A little while ago, I argued on this blog that Irish competition and copyright law should be amended to enable open access to universities’ research. In particular, the Irish Universities Association (the IUA), the representative body of the universities which employ academics whose research is published by the large publishers should negotiate the terms on which their employees will transfer copyright in their research and content to the publishers. They could this, either on their own, or jointly with the Technological Higher Education Association (the THEA), the representative body for Institutes of Technology in Ireland. This co-ordination and collaboration could improve the terms offered by publishers both to individual academics when submitting their research for publication, and to institutions for subscriptions to research resources – and it could in particular pave the way to ensuring greater open access to research. Because such co-operation could amount to an anti-competitive agreement, decision or concerted practice in breach of section 4 of the Competition Act, 2002, I suggested in that post an amendment to that section. I now learn that similar joint-action has been taken in the Netherlands and Germany, and without such legislative cover.

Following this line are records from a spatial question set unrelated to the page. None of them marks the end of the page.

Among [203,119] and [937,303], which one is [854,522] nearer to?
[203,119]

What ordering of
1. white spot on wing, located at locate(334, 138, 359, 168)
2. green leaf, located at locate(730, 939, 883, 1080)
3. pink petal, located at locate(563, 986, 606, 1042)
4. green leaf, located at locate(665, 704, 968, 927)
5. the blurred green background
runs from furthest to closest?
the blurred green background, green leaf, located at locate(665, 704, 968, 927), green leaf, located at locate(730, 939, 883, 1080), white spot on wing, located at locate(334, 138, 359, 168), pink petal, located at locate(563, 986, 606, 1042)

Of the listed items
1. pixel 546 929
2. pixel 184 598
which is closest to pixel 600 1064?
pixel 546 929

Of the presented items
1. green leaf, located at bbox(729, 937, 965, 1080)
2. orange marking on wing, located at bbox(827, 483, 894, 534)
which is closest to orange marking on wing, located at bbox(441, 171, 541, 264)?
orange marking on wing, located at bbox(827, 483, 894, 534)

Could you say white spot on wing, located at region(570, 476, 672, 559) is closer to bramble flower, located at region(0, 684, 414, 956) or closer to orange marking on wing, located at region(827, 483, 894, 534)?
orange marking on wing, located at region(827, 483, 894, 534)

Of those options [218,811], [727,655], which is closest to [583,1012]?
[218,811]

The deal between the Association of Universities in the Netherlands and Elsevier (joint press release) was concluded at the end of November:
In unique deal, Elsevier agrees to make some papers by Dutch authors free
A standoff between Dutch universities and publishing giant Elsevier is finally over. After more than a year of negotiations—and a threat to boycott Elsevier’s 2500 journals—a deal has been struck: For no additional charge beyond subscription fees, 30% of research published by Dutch researchers in Elsevier journals will be open access by 2018.
“It’s not the 100% that I hoped for,” says Gerard Meijer, the president of Radboud University in Nijmegen, the Netherlands, and the lead negotiator on the Dutch side. “But this is the future. No one can stop this anymore.” …
The German action, taken by the Alliance of German Science Organisations, represented by the German Rectors’ Conference, is similar:
No full-text access to Elsevier journals to be expected from 1 January 2017
From 1 January 2017 on, Göttingen University — as well as more than 60 other major German research institutions — is to be expected to have no access to the full texts of journals by the publisher Elsevier. …
The DEAL project, headed by HRK (German Rectors’ Conference) President Prof Hippler, is negotiating a nationwide license agreement for the entire electronic Elsevier journal portfolio with Elsevier. Its objective is to significantly improve the status quo regarding the provision of and access to content (Open Access) as well as pricing. It aims at relieving the institutions’ acquisition budgets and at improving access to scientific literature in a broad and sustainable way. …
Given that the Netherlands and Germany have competition laws similar to section 4, I find it interesting that the publishers came to an agreement in the former and are continuing to negotiate in the latter, in both cases without recourse to the powerful Dutch or German competition authorities. I hope that the Germans are as successful as the Dutch were, and that the IUA (perhaps jointly with the THEA) will soon follow suit.